* **Text segment**
= Beginning of Section =

As a glimpse perhaps of what Google Wave collaboration might be like, try out EtherPad. EtherPad is made by the guys (former Google employees I think) at Appjet. Appjet is a slick platform-as-a-service that enables server-side JavaScript, streamlining application development from client to server (since all you need to do is use one magical language called JavaScript.
Finally, because document space within a single, centralized physical repository will ultimately overflow, there is the need to delegate, shard, partition the global document and history space among multiple machine resources, i.e., a distributed system of resource nodes that can scale with the document and user versioning load. Google Wave prescribes such a federation protocol and data model to accommodate scale-up of the “wavespace”.
Git as a Google Wave server?
So let’s say you’re looking for a federated home-based document repository that tracks fine-grained mutations for rollback/time travel as needed, has well-defined user idioms for managing and resolving conflicts, does efficient compression of deltas, and is very scalable and fast. To me this sounds like Git and thus, I’m wondering if Git could be a natural as a Google Wave server! I’m not sure if this will work, but if you’re interested, I’ve started prototyping a “gitwave” server and welcome help/feedback on this idea.

= End of Section =

* **Task to carry out**
Continue the text about Git as a Google Wave server, starting after its last sentence.

* **Recorded data**
= Beginning of Section =

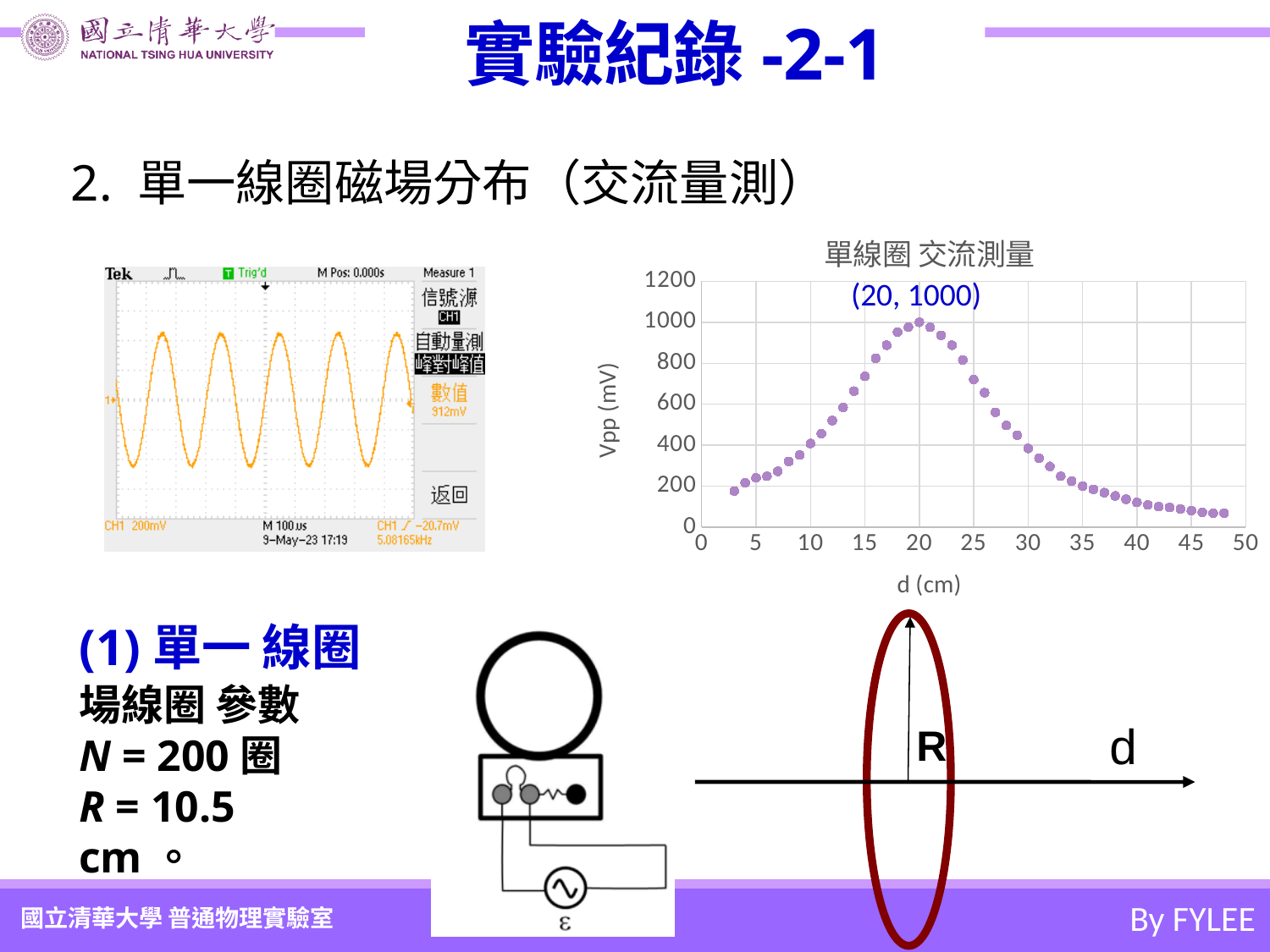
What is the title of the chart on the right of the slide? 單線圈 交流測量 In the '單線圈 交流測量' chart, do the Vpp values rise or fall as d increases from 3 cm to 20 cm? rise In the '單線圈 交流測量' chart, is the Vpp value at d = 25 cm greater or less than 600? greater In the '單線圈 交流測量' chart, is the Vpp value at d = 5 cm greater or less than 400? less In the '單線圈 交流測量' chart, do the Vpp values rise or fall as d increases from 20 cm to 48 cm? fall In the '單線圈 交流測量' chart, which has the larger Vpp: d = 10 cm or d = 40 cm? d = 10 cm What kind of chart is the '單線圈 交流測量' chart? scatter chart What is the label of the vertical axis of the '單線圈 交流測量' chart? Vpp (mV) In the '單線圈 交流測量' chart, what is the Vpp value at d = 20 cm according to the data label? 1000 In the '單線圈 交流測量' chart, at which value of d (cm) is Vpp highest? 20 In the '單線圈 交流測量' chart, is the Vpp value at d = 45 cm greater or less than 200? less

= End of Section =

* **Exercise answer**
One final thought
Looking at Google Wave OT document mutation operations:
skip
insert characters
insert element start
insert element end
insert anti-element start
insert anti-element end
delete characters
delete element start
delete element end
delete anti-element start
delete anti-element end
set attributes
update attributes
commence annotation
conclude annotation
If we replace “character” with “object”, it’s interesting to see what sort of “object graph” semantics appear. In particular, it seems that the concept of object sequences or what have been called arrables emerge. Also unlimited “style attribute runs” could then be applied over arbitrary sequences as ad-hoc schema markup tags. I’m wondering if OT + Git = temporal database?